__Texto para leitura__
* * *

R – Olha, a primeira namorada mesmo que eu tive, que eu posso considerar, é a minha atual, que eu sou noivo, que é a Irlândia, ela mora em Barueri, olha a diferença, Barueri e Suzano, zona oeste e região do Alto Tietê. Mas antes eu nunca tive alguém de namorar por mais de três meses, era mais aquela coisa de ficar, ficar... “Vamos ficar.” “Estou ficando com fulana...” “Estou ficando com siclana.” Mas o meu ruim é que eu sempre fui um sujeito muito sensível, então eu me apegava muito, que esse problema de ficar me prejudicou, eu ficava e quando estava começando a gostar, e aí a moda do momento era que você só podia ficar, você não podia namorar e tal. E aí eu ficava meio assim de pedir pra namorar e tal, e aí acabava sofrendo, até que arrumava outra e assim ia. A gente acabava ficando, ficando, ficando, que era a onda do momento... P/1 – Mas, assim, conta um pouco de quando você conheceu a Irlândia, como que foi isso? Namoro que é noivado, que vai virar casamento... R - Isso, isso, daqui um ano, mais ou menos, em julho de 2009 a gente está casando. Conheci ela num show de rap, chamado Rap’ n Festa, que acontece todos os anos, e em 2002, eu a conheci em São Mateus, a gente estava tendo esse movimento de hip hop, tava tendo um show do “Goc”(?), que é um rapper de Brasília, um rapper super politizado.

E aí, nesse Rap’ n Festa, que era um movimento bem organizado, antes de acontecer, tinha um preparo, umas oficinas, preparo de voz dos rappers, tinha exposição de fanzines, que é aquela revista artesanal, que surgiu na década de 60, 70, que os grupos, que os fãs, os fã-clubes da periferia, que curtiam os grupos de rock faziam, né, faziam em homenagem aos seus grupos, colocavam ali, punham folha de sulfite, dobrava, e ficavam quatro páginas, né, ficava a capa e tal, totalmente artesanal. Então ela fazia voltado isso pro hip hop, né, a Landi fazia isso. E aí ela foi nesse encontro de hip hop que ia ter encontro de fanzines também e eu fui lá pra participar de uma apresentação musical de um grupo de Suzano, formado por duas mulheres, que é a Valéria Dídia e a Alessandra Félix, que tinha um grupo chamado Denúncia Verbal.

E na época me chamou pra fazer uma participação, né, uma breve fala no grupo e eu falei: “Vamos lá”, elas se apresentaram nesse movimento, e quando chegou lá, a Valéria Dídia, que hoje é professora, me apresentou pra Landi, né, que elas faziam contato por cartas de fanzine, tudo mais: “Oh, esse aqui é o Sacolinha”, eu até lembro quando ela me apresentou, ela falou assim: “Quem?” Aí a Valéria falou assim: “O Sacolinha”. “Ah, Sacolinha.” A gente se cumprimentou, tal, os três beijinhos, tudo mais e aí continuou rolando a festa, a gente se apresentou, a Landi estava fazendo as suas articulações ali, entregando fanzine. Na hora de ir embora, já era mais ou menos nove horas, ela estava indo embora porque ela estava em São Mateus, né, zona leste, e ela precisava ir pra zona oeste, Barueri. E aí como eu trabalhava como cobrador de lotação de toda aquela área, Itaquera, Iguatemi, Cidade Tiradentes, a Valéria veio perguntar pra mim, falou: “Sacolinha, a Landi precisa ir embora, só que ela precisa pegar um ônibus prum metrô ou pra uma estação mais próxima de trem aqui”.

* * *

__Material fornecido__
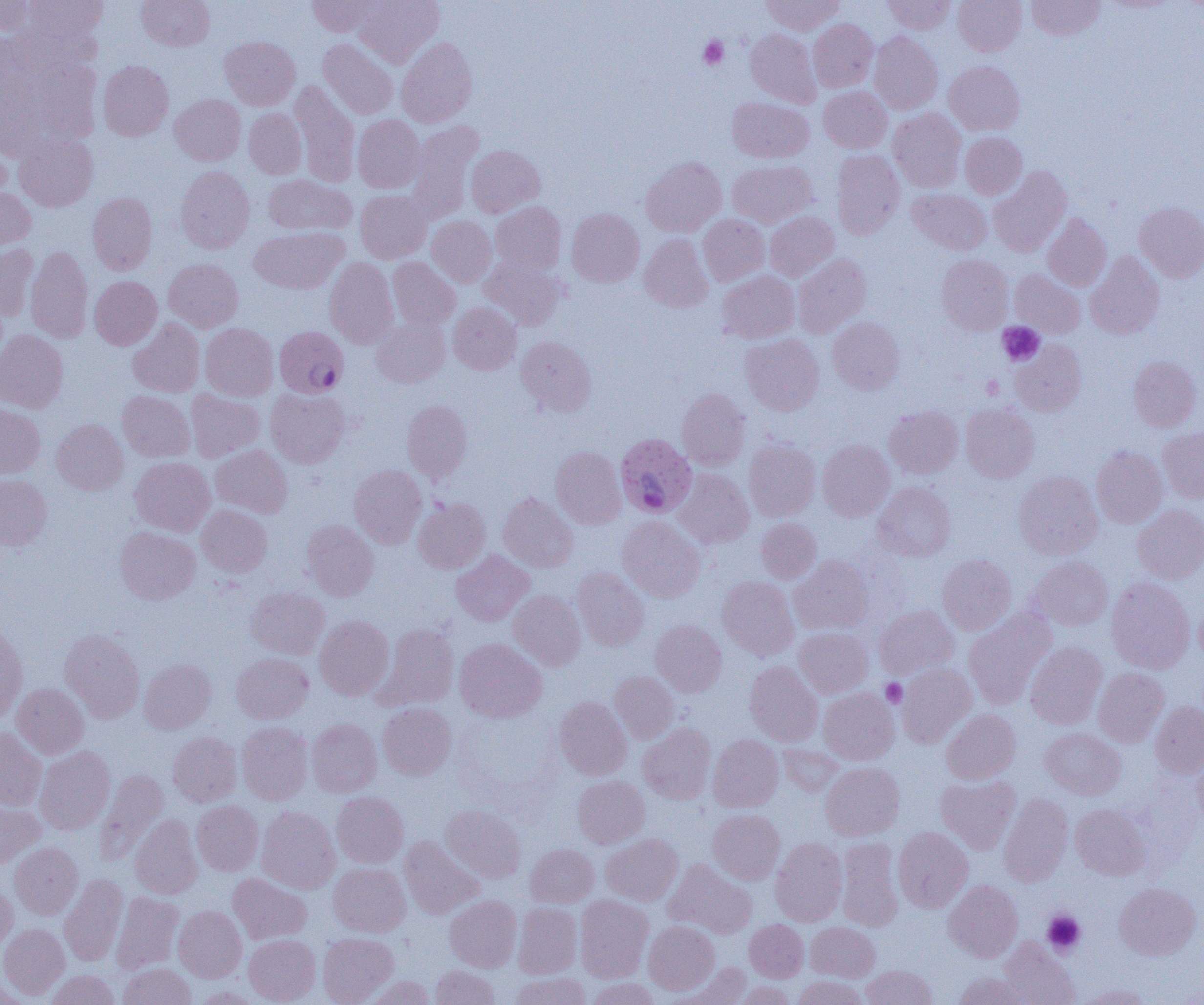

Approximate bounding boxes as (x1,y1)-(x2,y2) corner pairs in pixels. Uninfected red blood cell locations: (0,0)-(36,35), (25,0)-(107,43), (137,0)-(214,51), (307,0)-(381,37), (355,0)-(444,67), (761,0)-(844,35), (882,0)-(955,34), (953,0)-(1026,56), (1026,0)-(1106,40), (808,19)-(878,92), (0,29)-(18,95), (745,29)-(821,107), (868,31)-(942,115), (219,36)-(300,110), (396,37)-(477,127), (318,39)-(397,120), (17,55)-(103,152), (98,60)-(173,140), (944,61)-(1025,135), (289,81)-(360,186), (819,86)-(892,152), (169,94)-(246,165), (727,97)-(814,163), (243,108)-(307,179), (888,108)-(966,192), (353,115)-(425,192), (406,122)-(482,222), (13,132)-(98,211), (960,132)-(1027,199), (0,142)-(10,208), (466,145)-(545,217), (831,150)-(905,239), (641,156)-(726,236), (728,160)-(817,228), (176,166)-(255,253), (989,166)-(1071,257), (263,174)-(356,236), (0,186)-(35,250), (907,188)-(991,255), (355,190)-(431,262), (87,192)-(157,275), (491,202)-(566,275), (1134,202)-(1204,281), (566,208)-(644,287), (765,211)-(839,281), (698,214)-(769,285), (1042,214)-(1111,291), (427,216)-(497,287), (249,226)-(348,293), (639,233)-(713,312), (0,244)-(39,320), (26,245)-(93,343), (1085,251)-(1164,340), (793,253)-(871,338), (936,254)-(1013,335), (481,255)-(565,330), (387,257)-(460,331), (164,258)-(243,332), (324,258)-(399,348), (1010,269)-(1086,338), (717,271)-(800,343), (89,276)-(162,349), (448,302)-(522,374), (827,316)-(905,394), (128,318)-(205,397), (371,318)-(450,387), (200,323)-(278,401), (0,330)-(68,412), (740,333)-(825,415), (516,336)-(597,417), (1010,339)-(1086,416), (1128,356)-(1202,431), (265,387)-(350,468), (185,389)-(265,462), (677,389)-(750,470), (117,391)-(195,462), (401,400)-(472,483), (960,403)-(1040,482), (0,404)-(45,478), (884,405)-(963,478), (51,419)-(128,495), (1158,427)-(1204,503), (744,439)-(820,521), (817,439)-(895,521), (210,444)-(293,518), (550,446)-(626,528), (1091,446)-(1167,528), (130,457)-(215,536), (348,464)-(427,548), (674,469)-(753,548), (1013,471)-(1102,559), (0,475)-(52,551), (872,482)-(956,562), (498,493)-(578,572), (413,497)-(490,573), (197,504)-(272,577), (1132,504)-(1204,583), (616,516)-(705,602), (756,518)-(821,583), (301,520)-(378,601), (115,526)-(200,604), (451,550)-(534,626), (937,554)-(1016,634), (789,556)-(875,634), (1029,556)-(1113,630), (572,567)-(649,651), (717,576)-(799,660), (1106,577)-(1195,673), (245,588)-(329,659), (508,590)-(586,670), (874,605)-(958,679), (1195,605)-(1204,663), (963,609)-(1057,709), (315,615)-(394,700), (650,619)-(727,696), (0,623)-(28,722), (373,623)-(459,711), (794,627)-(873,698), (60,628)-(145,723), (454,638)-(546,723), (1025,641)-(1107,729), (232,652)-(313,723), (138,658)-(216,733), (744,661)-(823,747), (896,663)-(976,747), (1093,667)-(1169,747), (609,671)-(679,743), (11,683)-(88,758), (819,687)-(899,764), (554,696)-(632,780), (1150,701)-(1204,778), (377,703)-(456,780), (941,708)-(1021,784), (307,719)-(382,797), (237,721)-(313,804), (638,723)-(716,804), (1039,727)-(1126,800), (0,728)-(47,810), (168,731)-(241,806), (708,735)-(783,812), (777,743)-(843,796), (34,746)-(115,834), (1193,750)-(1204,831), (820,762)-(904,840), (96,769)-(169,863), (936,775)-(1021,853), (573,776)-(649,848), (331,791)-(408,868), (998,793)-(1073,886), (0,800)-(45,867), (191,800)-(263,875), (1070,804)-(1151,880), (440,805)-(526,882), (257,806)-(340,893), (708,810)-(785,884), (130,814)-(202,899), (893,827)-(973,912), (601,834)-(682,905), (399,836)-(483,919), (771,837)-(847,926), (837,837)-(903,930), (10,843)-(83,919), (525,843)-(598,907), (664,859)-(756,939), (329,863)-(410,936), (227,873)-(312,944), (59,874)-(128,967), (943,880)-(1023,962), (0,881)-(17,955), (1114,883)-(1201,960), (112,892)-(184,974), (445,895)-(521,972), (575,895)-(654,982), (513,903)-(582,978), (173,905)-(247,982), (745,919)-(808,981), (644,920)-(719,994), (806,922)-(880,981), (0,924)-(69,999), (318,932)-(399,1004), (244,934)-(320,1004), (998,938)-(1080,1005), (118,962)-(195,1005), (672,962)-(752,1004), (861,964)-(938,1005), (431,965)-(499,1005), (46,970)-(120,1005), (509,972)-(591,1005), (953,972)-(1029,1005), (0,975)-(21,1005), (361,975)-(436,1005), (792,975)-(868,1005), (587,978)-(660,1005), (733,981)-(795,1005), (1077,984)-(1155,1005), (194,986)-(263,1005). Plasmodium falciparum-infected red blood cell locations: (273,330)-(351,400), (615,433)-(697,517). Platelet locations: (699,36)-(728,69), (997,322)-(1044,366), (981,375)-(1004,399), (881,679)-(907,708), (1042,910)-(1085,955). Slide-level diagnosis: Plasmodium falciparum. One field of a larger specimen. Image is 1204×1005 pixels. Thin blood film. Captured at 1000x magnification. Light microscopy.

* * *

__Tarefas do exercício__
A. Transcreva do texto para leitura o trecho que começa em "E aí, nesse" e prossegue até "chamado Denúncia Verbal.".
B. Conforme o texto para leitura, em que mês e ano está previsto o casamento com a Irlândia?

__Respostas por tarefa__
A.
E aí, nesse Rap’ n Festa, que era um movimento bem organizado, antes de acontecer, tinha um preparo, umas oficinas, preparo de voz dos rappers, tinha exposição de fanzines, que é aquela revista artesanal, que surgiu na década de 60, 70, que os grupos, que os fãs, os fã-clubes da periferia, que curtiam os grupos de rock faziam, né, faziam em homenagem aos seus grupos, colocavam ali, punham folha de sulfite, dobrava, e ficavam quatro páginas, né, ficava a capa e tal, totalmente artesanal. Então ela fazia voltado isso pro hip hop, né, a Landi fazia isso. E aí ela foi nesse encontro de hip hop que ia ter encontro de fanzines também e eu fui lá pra participar de uma apresentação musical de um grupo de Suzano, formado por duas mulheres, que é a Valéria Dídia e a Alessandra Félix, que tinha um grupo chamado Denúncia Verbal.

B. Em julho de 2009.